Page One

Death of dance teacher remembered

By Ben Lumpkin Special to the Daily Planet
Thursday February 22, 2001

Students and staff of Berkeley High School gathered at the Community Theater during their lunch break Wednesday to mark the one year anniversary of the death of Marcia Singman, a dance teacher at the school for more than 30 years.  

Singman suffered a stroke last February and died a few days later at the age of 55.  

“Marcia was one of those persons who, when that person is gone, the loss is not just immediate, it’s a long term thing,” said Berkeley High vocal music teacher Wendell Brooks as he left the theater hall. Brooks was a colleague of Singman for 15 years. 

“There is no replacing the personality that she was.” 

Singman came to the school in 1968, two years after earning a bachelor’s degree in dance education from the University of Colorado at Boulder. Over the years she became involved in virtually all the arts programs at the school, including piano, choral, stagecraft, jazz, orchestra and dance.  

“She influenced literally thousands of kids,” said long-time friend Sally Wolfer, who teaches drawing and painting at the school. “When she died, the whole school mourned.” 

Students and faculty gathered around a makeshift shrine with candles and flowers Wednesday to share their favorite memories of Singman, or just to meditate on her passing in silence. Many were visibly moved. 

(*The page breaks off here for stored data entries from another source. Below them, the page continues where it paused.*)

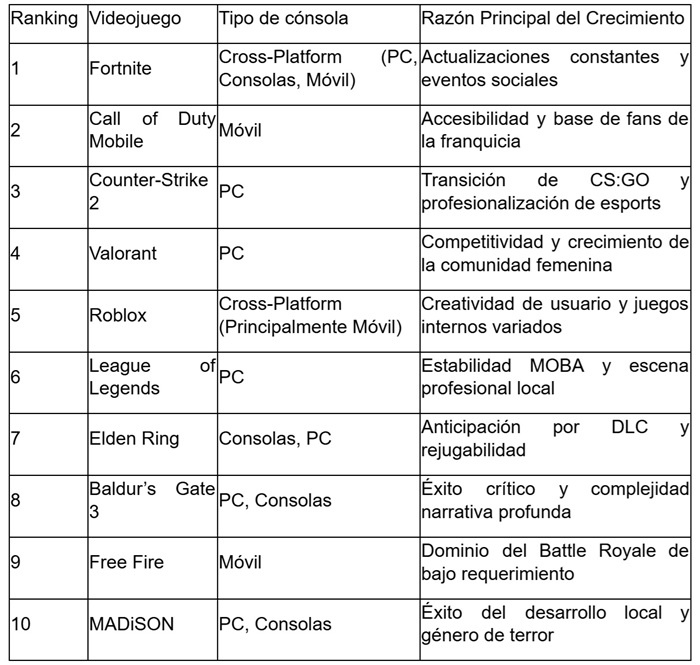 | Ranking | Videojuego | Tipo de cónsola | Razón Principal del Crecimiento |
|---|---|---|---|
| 1 | Fortnite | Cross-Platform (PC, Consolas, Móvil) | Actualizaciones constantes y eventos sociales |
| 2 | Call of Duty Mobile | Móvil | Accesibilidad y base de fans de la franquicia |
| 3 | Counter-Strike 2 | PC | Transición de CS:GO y profesionalización de esports |
| 4 | Valorant | PC | Competitividad y crecimiento de la comunidad femenina |
| 5 | Roblox | Cross-Platform (Principalmente Móvil) | Creatividad de usuario y juegos internos variados |
| 6 | League of Legends | PC | Estabilidad MOBA y escena profesional local |
| 7 | Elden Ring | Consolas, PC | Anticipación por DLC y rejugabilidad |
| 8 | Baldur's Gate 3 | PC, Consolas | Éxito crítico y complejidad narrativa profunda |
| 9 | Free Fire | Móvil | Dominio del Battle Royale de bajo requerimiento |
| 10 | MADiSON | PC, Consolas | Éxito del desarrollo local y género de terror |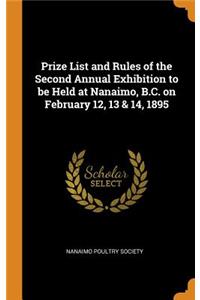 Prize List and Rules of the Second Annual Exhibition to be Held at Nanaimo, B.C. on February 12, 13 & 14, 1895

Scholar
SELECT

NANAIMO POULTRY SOCIETY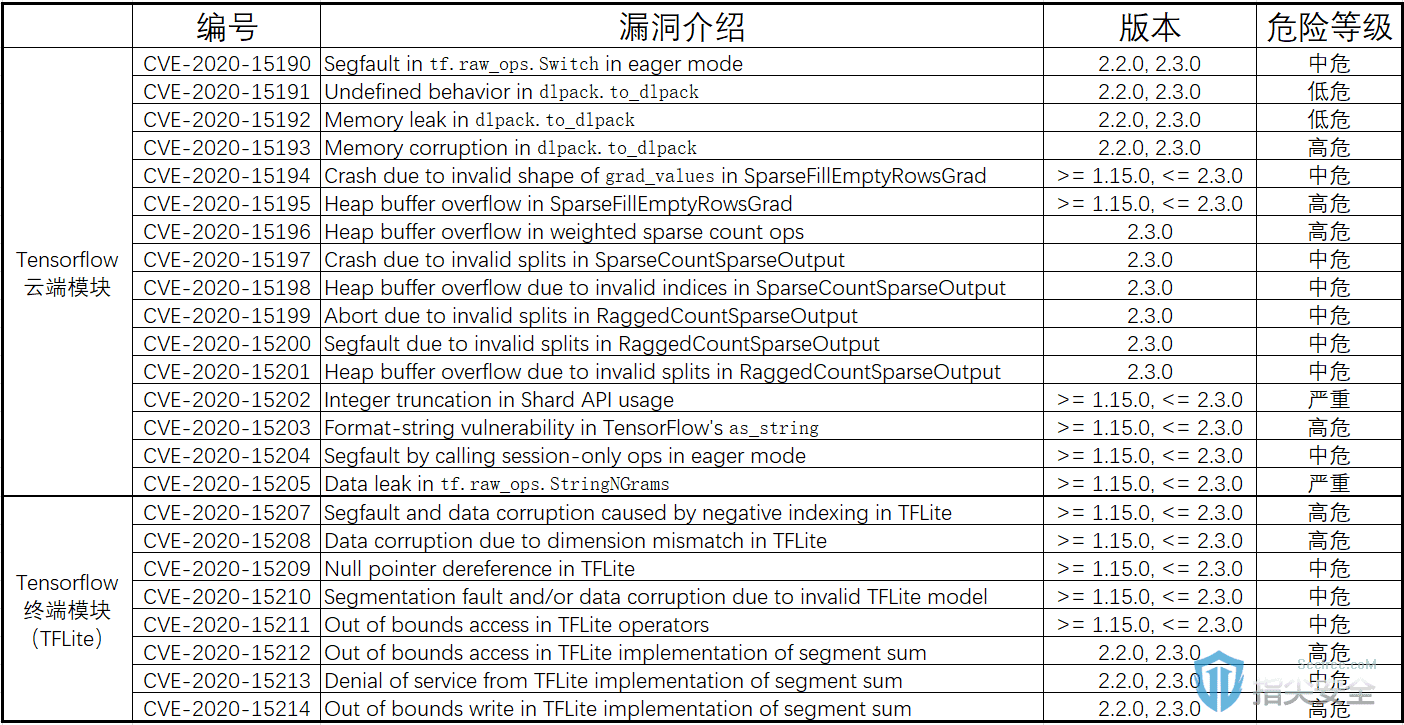 | | 编号 | 漏洞介绍 | 版本 | 危险等级 |
|---|---|---|---|---|
| Tensorflow 云端模块 | CVE-2020-15190 | Segfault in tf.raw_ops.Switch in eager mode | 2.2.0, 2.3.0 | 中危 |
| | CVE-2020-15191 | Undefined behavior in dlpack.to_dlpack | 2.2.0, 2.3.0 | 低危 |
| | CVE-2020-15192 | Memory leak in dlpack.to_dlpack | 2.2.0, 2.3.0 | 低危 |
| | CVE-2020-15193 | Memory corruption in dlpack.to_dlpack | 2.2.0, 2.3.0 | 高危 |
| | CVE-2020-15194 | Crash due to invalid shape of grad_values in SparseFillEmptyRowsGrad | >= 1.15.0, <= 2.3.0 | 中危 |
| | CVE-2020-15195 | Heap buffer overflow in SparseFillEmptyRowsGrad | >= 1.15.0, <= 2.3.0 | 高危 |
| | CVE-2020-15196 | Heap buffer overflow in weighted sparse count ops | 2.3.0 | 高危 |
| | CVE-2020-15197 | Crash due to invalid splits in SparseCountSparseOutput | 2.3.0 | 中危 |
| | CVE-2020-15198 | Heap buffer overflow due to invalid indices in SparseCountSparseOutput | 2.3.0 | 中危 |
| | CVE-2020-15199 | Abort due to invalid splits in RaggedCountSparseOutput | 2.3.0 | 中危 |
| | CVE-2020-15200 | Segfault due to invalid splits in RaggedCountSparseOutput | 2.3.0 | 中危 |
| | CVE-2020-15201 | Heap buffer overflow due to invalid splits in RaggedCountSparseOutput | 2.3.0 | 中危 |
| | CVE-2020-15202 | Integer truncation in Shard API usage | >= 1.15.0, <= 2.3.0 | 严重 |
| | CVE-2020-15203 | Format-string vulnerability in TensorFlow's as_string | >= 1.15.0, <= 2.3.0 | 高危 |
| | CVE-2020-15204 | Segfault by calling session-only ops in eager mode | >= 1.15.0, <= 2.3.0 | 中危 |
| | CVE-2020-15205 | Data leak in tf.raw_ops.StringNGrams | >= 1.15.0, <= 2.3.0 | 严重 |
| Tensorflow 终端模块 (TFLite) | CVE-2020-15207 | Segfault and data corruption caused by negative indexing in TFLite | >= 1.15.0, <= 2.3.0 | 高危 |
| | CVE-2020-15208 | Data corruption due to dimension mismatch in TFLite | >= 1.15.0, <= 2.3.0 | 高危 |
| | CVE-2020-15209 | Null pointer dereference in TFLite | >= 1.15.0, <= 2.3.0 | 中危 |
| | CVE-2020-15210 | Segmentation fault and/or data corruption due to invalid TFLite model | >= 1.15.0, <= 2.3.0 | 中危 |
| | CVE-2020-15211 | Out of bounds access in TFLite operators | >= 1.15.0, <= 2.3.0 | 中危 |
| | CVE-2020-15212 | Out of bounds access in TFLite implementation of segment sum | 2.2.0, 2.3.0 | 高危 |
| | CVE-2020-15213 | Denial of service from TFLite implementation of segment sum | 2.2.0, 2.3.0 | 中危 |
| | CVE-2020-15214 | Out of bounds write in TFLite implementation of segment sum | 2.2.0, 2.3.0 | 高危 |

指尖安全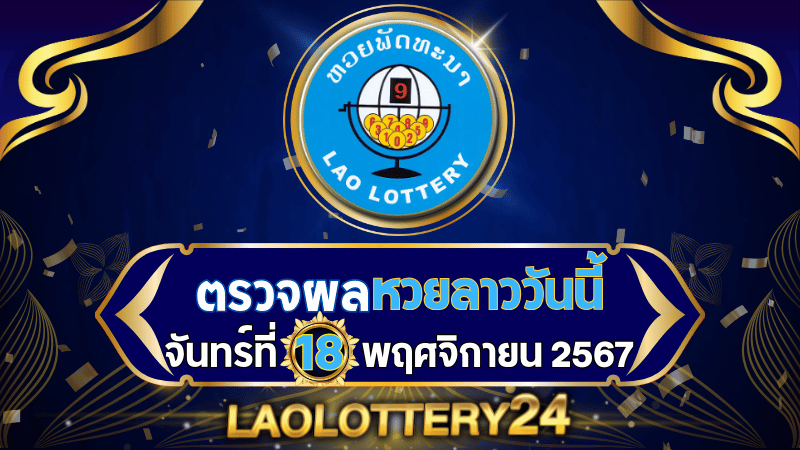 ຫວຍພັດທະນາ

9

6 7 8 9
3 4 5
1 0 2

LAO LOTTERY

ตรวจผลหวยลาววันนี้
จันทร์ที่ 18 พฤศจิกายน 2567

LAOLOTTERY24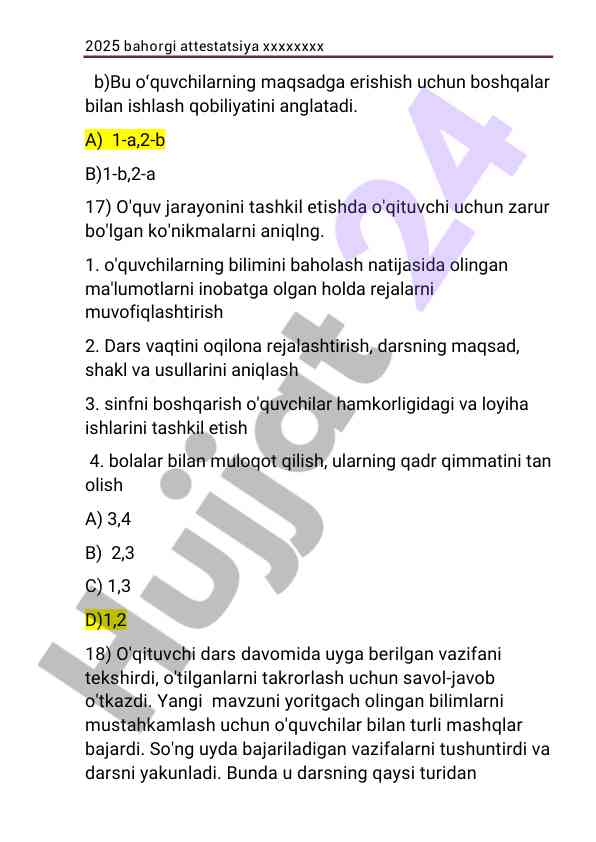 2025 bahorgi attestatsiya xxxxxxxx

b)Bu o‘quvchilarning maqsadga erishish uchun boshqalar bilan ishlash qobiliyatini anglatadi.

A) 1-a,2-b

B)1-b,2-a

17) O'quv jarayonini tashkil etishda o'qituvchi uchun zarur bo'lgan ko'nikmalarni aniqlng.

1. o'quvchilarning bilimini baholash natijasida olingan ma'lumotlarni inobatga olgan holda rejalarni muvofiqlashtirish

2. Dars vaqtini oqilona rejalashtirish, darsning maqsad, shakl va usullarini aniqlash

3. sinfni boshqarish o'quvchilar hamkorligidagi va loyiha ishlarini tashkil etish

4. bolalar bilan muloqot qilish, ularning qadr qimmatini tan olish

A) 3,4

B) 2,3

C) 1,3

D)1,2

18) O'qituvchi dars davomida uyga berilgan vazifani tekshirdi, o'tilganlarni takrorlash uchun savol-javob o'tkazdi. Yangi mavzuni yoritgach olingan bilimlarni mustahkamlash uchun o'quvchilar bilan turli mashqlar bajardi. So'ng uyda bajariladigan vazifalarni tushuntirdi va darsni yakunladi. Bunda u darsning qaysi turidan

Hujjat 24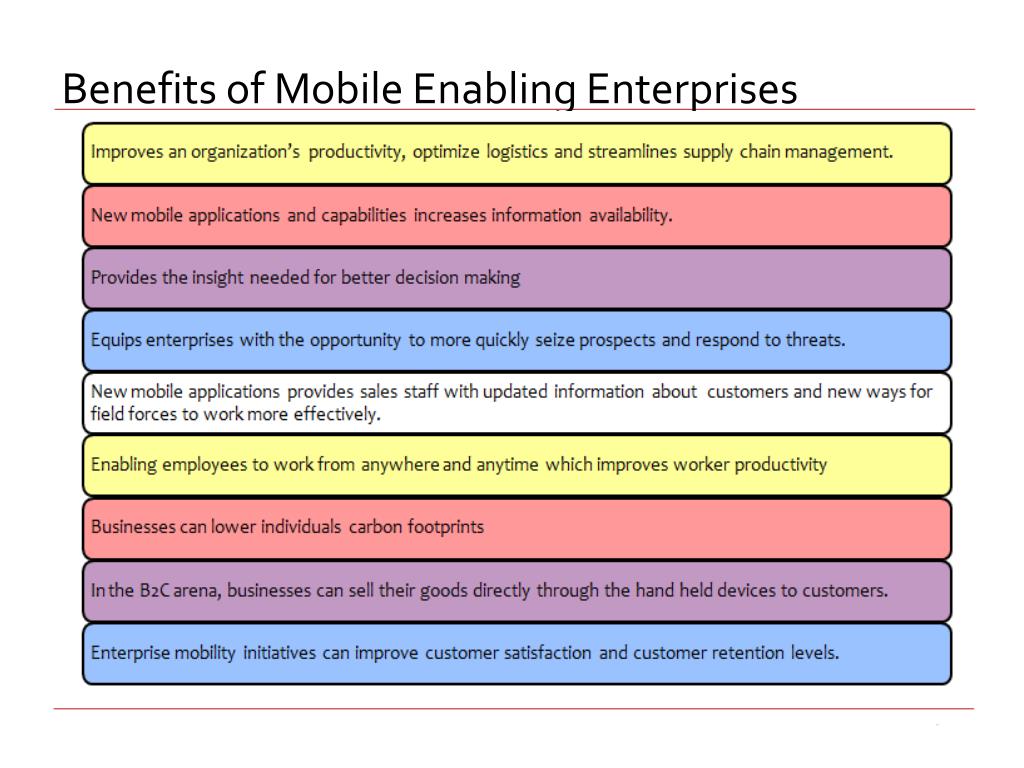 Benefits of Mobile Enabling Enterprises

Improves an organization's productivity, optimize logistics and streamlines supply chain management.

New mobile applications and capabilities increases information availability.

Provides the insight needed for better decision making

Equips enterprises with the opportunity to more quickly seize prospects and respond to threats.

New mobile applications provides sales staff with updated information about customers and new ways for field forces to work more effectively.

Enabling employees to work from anywhere and anytime which improves worker productivity

Businesses can lower individuals carbon footprints

In the B2C arena, businesses can sell their goods directly through the hand held devices to customers.

Enterprise mobility initiatives can improve customer satisfaction and customer retention levels.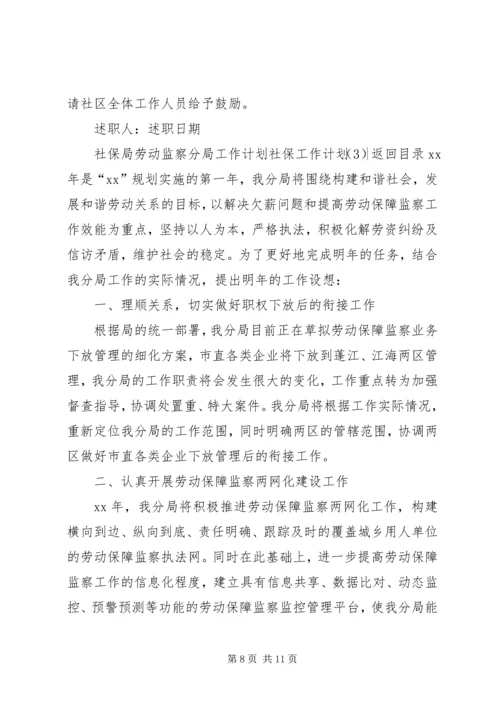 请社区全体工作人员给予鼓励。

述职人：述职日期

社保局劳动监察分局工作计划社保工作计划(3)|返回目录 xx 年是“xx”规划实施的第一年，我分局将围绕构建和谐社会，发展和谐劳动关系的目标，以解决欠薪问题和提高劳动保障监察工作效能为重点，坚持以人为本，严格执法，积极化解劳资纠纷及信访矛盾，维护社会的稳定。为了更好地完成明年的任务，结合我分局工作的实际情况，提出明年的工作设想：

一、理顺关系，切实做好职权下放后的衔接工作

根据局的统一部署，我分局目前正在草拟劳动保障监察业务下放管理的细化方案，市直各类企业将下放到蓬江、江海两区管理，我分局的工作职责将会发生很大的变化，工作重点转为加强督查指导，协调处置重、特大案件。我分局将根据工作实际情况，重新定位我分局的工作范围，同时明确两区的管辖范围，协调两区做好市直各类企业下放管理后的衔接工作。

二、认真开展劳动保障监察两网化建设工作

xx 年，我分局将积极推进劳动保障监察两网化工作，构建横向到边、纵向到底、责任明确、跟踪及时的覆盖城乡用人单位的劳动保障监察执法网。同时在此基础上，进一步提高劳动保障监察工作的信息化程度，建立具有信息共享、数据比对、动态监控、预警预测等功能的劳动保障监察监控管理平台，使我分局能

第 8 页 共 11 页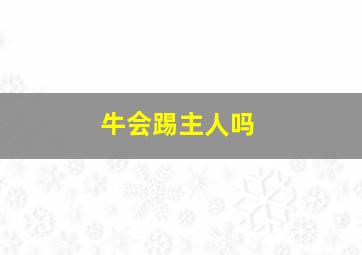 牛会踢主人吗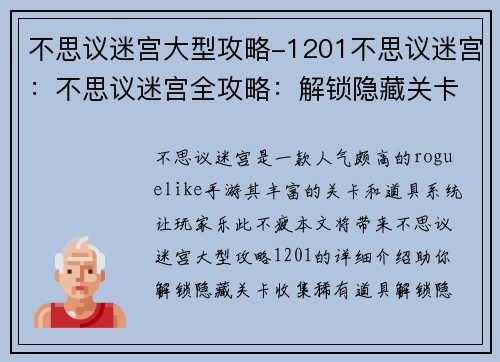 不思议迷宫大型攻略-1201不思议迷宫：不思议迷宫全攻略：解锁隐藏关卡

不思议迷宫是一款人气颇高的roguelike手游其丰富的关卡和道具系统让玩家乐此不疲本文将带来不思议迷宫大型攻略1201的详细介绍助你解锁隐藏关卡收集稀有道具解锁隐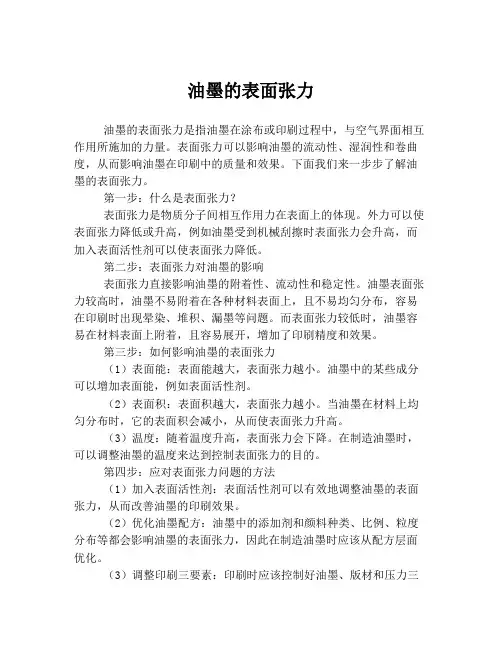 油墨的表面张力

油墨的表面张力是指油墨在涂布或印刷过程中，与空气界面相互作用所施加的力量。表面张力可以影响油墨的流动性、湿润性和卷曲度，从而影响油墨在印刷中的质量和效果。下面我们来一步步了解油墨的表面张力。

第一步：什么是表面张力？

表面张力是物质分子间相互作用力在表面上的体现。外力可以使表面张力降低或升高，例如油墨受到机械刮擦时表面张力会升高，而加入表面活性剂可以使表面张力降低。

第二步：表面张力对油墨的影响

表面张力直接影响油墨的附着性、流动性和稳定性。油墨表面张力较高时，油墨不易附着在各种材料表面上，且不易均匀分布，容易在印刷时出现晕染、堆积、漏墨等问题。而表面张力较低时，油墨容易在材料表面上附着，且容易展开，增加了印刷精度和效果。

第三步：如何影响油墨的表面张力

（1）表面能：表面能越大，表面张力越小。油墨中的某些成分可以增加表面能，例如表面活性剂。

（2）表面积：表面积越大，表面张力越小。当油墨在材料上均匀分布时，它的表面积会减小，从而使表面张力升高。

（3）温度：随着温度升高，表面张力会下降。在制造油墨时，可以调整油墨的温度来达到控制表面张力的目的。

第四步：应对表面张力问题的方法

（1）加入表面活性剂：表面活性剂可以有效地调整油墨的表面张力，从而改善油墨的印刷效果。

（2）优化油墨配方：油墨中的添加剂和颜料种类、比例、粒度分布等都会影响油墨的表面张力，因此在制造油墨时应该从配方层面优化。

（3）调整印刷三要素：印刷时应该控制好油墨、版材和压力三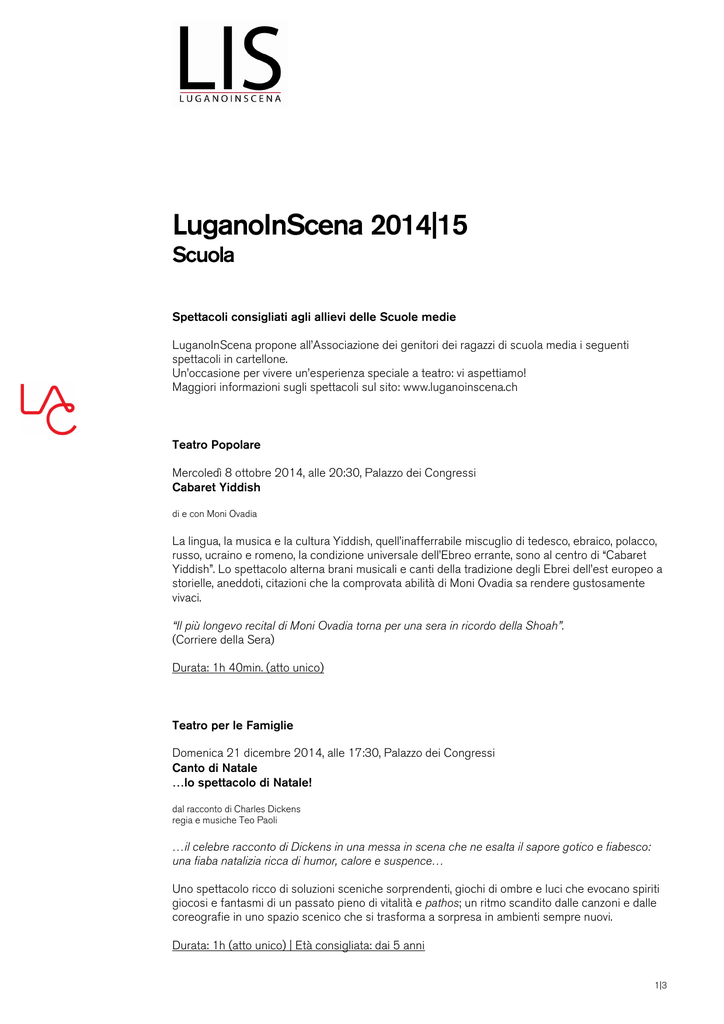 LIS
LUGANOINSCENA

LuganoInScena 2014|15
Scuola

Spettacoli consigliati agli allievi delle Scuole medie

LuganoInScena propone all'Associazione dei genitori dei ragazzi di scuola media i seguenti spettacoli in cartellone.
Un'occasione per vivere un'esperienza speciale a teatro: vi aspettiamo!
Maggiori informazioni sugli spettacoli sul sito: www.luganoinscena.ch

LAC

Teatro Popolare

Mercoledì 8 ottobre 2014, alle 20:30, Palazzo dei Congressi
Cabaret Yiddish

di e con Moni Ovadia

La lingua, la musica e la cultura Yiddish, quell'inafferrabile miscuglio di tedesco, ebraico, polacco, russo, ucraino e romeno, la condizione universale dell'Ebreo errante, sono al centro di "Cabaret Yiddish". Lo spettacolo alterna brani musicali e canti della tradizione degli Ebrei dell'est europeo a storielle, aneddoti, citazioni che la comprovata abilità di Moni Ovadia sa rendere gustosamente vivaci.

"Il più longevo recital di Moni Ovadia torna per una sera in ricordo della Shoah".
(Corriere della Sera)

Durata: 1h 40min. (atto unico)

Teatro per le Famiglie

Domenica 21 dicembre 2014, alle 17:30, Palazzo dei Congressi
Canto di Natale
…lo spettacolo di Natale!

dal racconto di Charles Dickens
regia e musiche Teo Paoli

…il celebre racconto di Dickens in una messa in scena che ne esalta il sapore gotico e fiabesco: una fiaba natalizia ricca di humor, calore e suspence…

Uno spettacolo ricco di soluzioni sceniche sorprendenti, giochi di ombre e luci che evocano spiriti giocosi e fantasmi di un passato pieno di vitalità e pathos; un ritmo scandito dalle canzoni e dalle coreografie in uno spazio scenico che si trasforma a sorpresa in ambienti sempre nuovi.

Durata: 1h (atto unico) | Età consigliata: dai 5 anni

1|3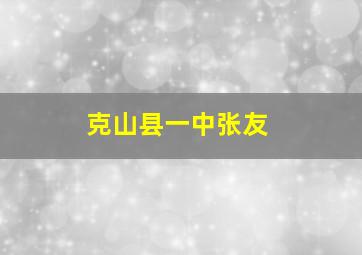 克山县一中张友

“This was for students and staff to come and be together,” said Berkeley High Visual Arts Teacher Miriam Stahl, who helped prepare the shrine. “She was the most positive person at Berkeley High.” 

Singman was one of the most popular teachers at the school and widely admired for her unflagging energy and optimism. 

In an academic atmosphere of competing perspectives where tempers sometimes flare, Singman’s spirit of tolerance and acceptance kept her above the fray, Brooks said. 

“She never criticized,” Brooks said. “She was a focal point both for her students and her colleagues. She was sort of a center.” 

“She realized that there were people of all different levels in her classes,” said Berkeley High senior Beth Morris. Morris began taking dance because she needed a Physical Education credit and then fell in love with it under Singman’s influence. 

“She really encouraged you,” Morris said. “She was just overall positive about everybody dancing.”  

Morris said she recalled Singman exhorting students to attend upcoming dance performances and auditions in the Bay Area, or teaching dance moves she had picked up watching talented dancers perform. 

“She had no children of her own and she really made her students her extended family,” Brooks said. “She built up one of the best dance departments of any big school anywhere.” 

Wolfer said some of Singman’s students are working at major dance companies today.  

Berkeley High Councilor Susan Werd said her daughter, Lauren Nagel-Werd, was one of those students who Singman inspired to put dancing near the center of her life. Although she had no interest in dance before attending Berkeley High, dancing is one of Nagel-Werd’s favorite pursuits as an undergraduate at Northwestern University, Werd said. 

Werd recalled trying to thank Singman for her positive influence on her daughter. Singman looked her in the eye and said simply, “You know why your daughter can dance? Because she’s smart.” 

“You could never give Marcia a compliment without her turning it around,” Werd said. 

Werd and others said the fact that Berkeley High dance productions continued as scheduled after Singman’s death last year was a tribute to her giving students the poise and confidence to take charge of productions on their own. 

“She put a lot of the responsibility (for production) on students and I think that really improve the shows,” said Berkeley High senior Tetta Martin. “She pushed people to their personal limits.” 

Martin has been dancing for 12 years and is auditioning for shows in the Bay Area.  

She had experimented with choreography before she ever got to Berkeley High, she said, but her skill has improved tremendously thanks to a challenge issued to her one day by Singman. 

“She said my choreography should flow from one step to the next,” Martin said. “I didn’t even understand what she was talking about at the time, but now I do.”